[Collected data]
########

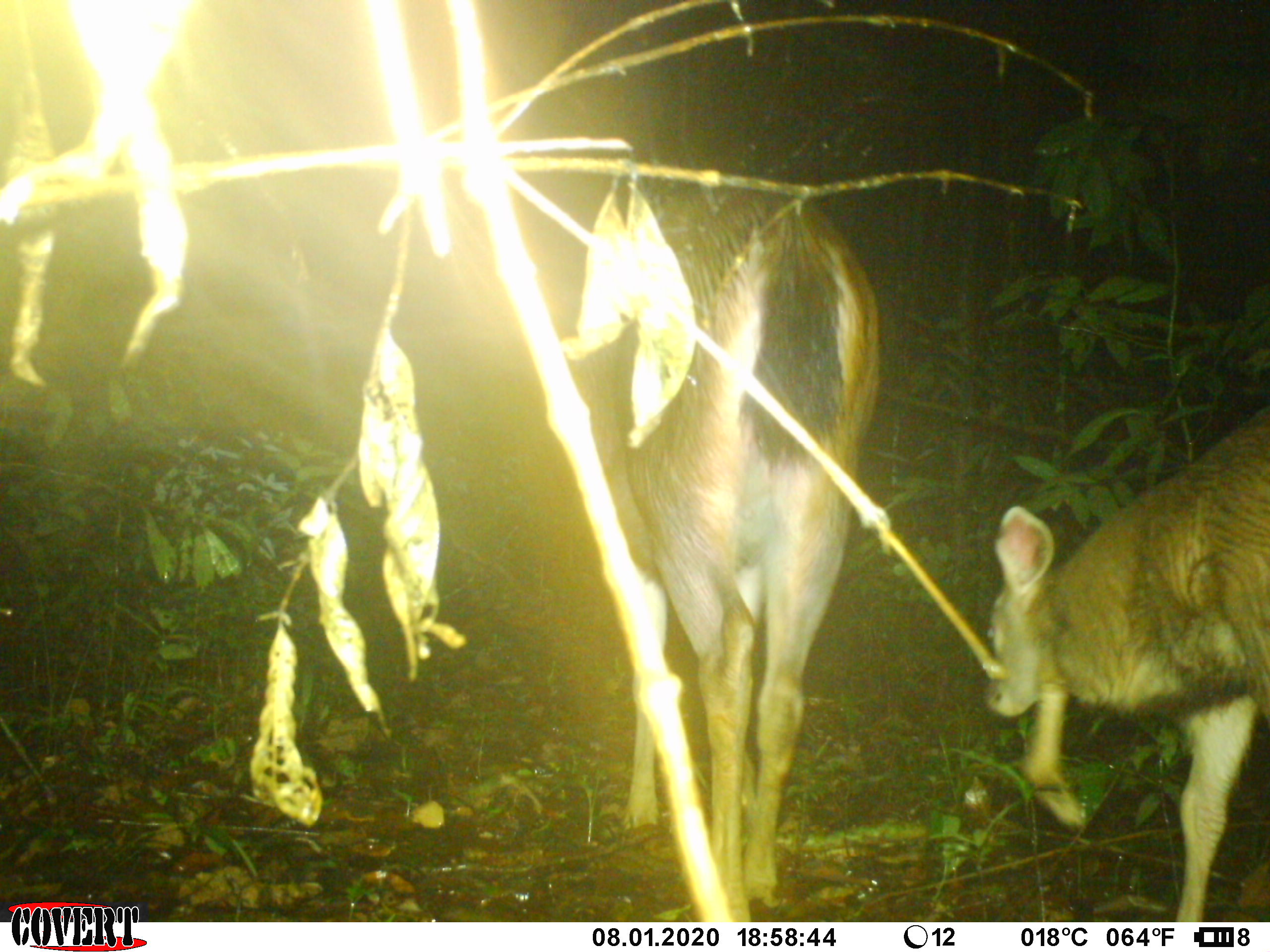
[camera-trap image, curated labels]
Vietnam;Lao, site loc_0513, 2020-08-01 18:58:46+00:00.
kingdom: Animalia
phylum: Chordata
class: Mammalia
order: Artiodactyla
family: Cervidae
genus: Rusa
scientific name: Rusa unicolor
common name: sambar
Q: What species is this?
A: Sambar (Rusa unicolor).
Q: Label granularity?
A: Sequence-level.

########

Each line above is to be duplicated exactly, and the pictures are to be omitted.

### ANSWER TO THIS TASK
[camera-trap image, curated labels]
Vietnam;Lao, site loc_0513, 2020-08-01 18:58:46+00:00.
kingdom: Animalia
phylum: Chordata
class: Mammalia
order: Artiodactyla
family: Cervidae
genus: Rusa
scientific name: Rusa unicolor
common name: sambar
Q: What species is this?
A: Sambar (Rusa unicolor).
Q: Label granularity?
A: Sequence-level.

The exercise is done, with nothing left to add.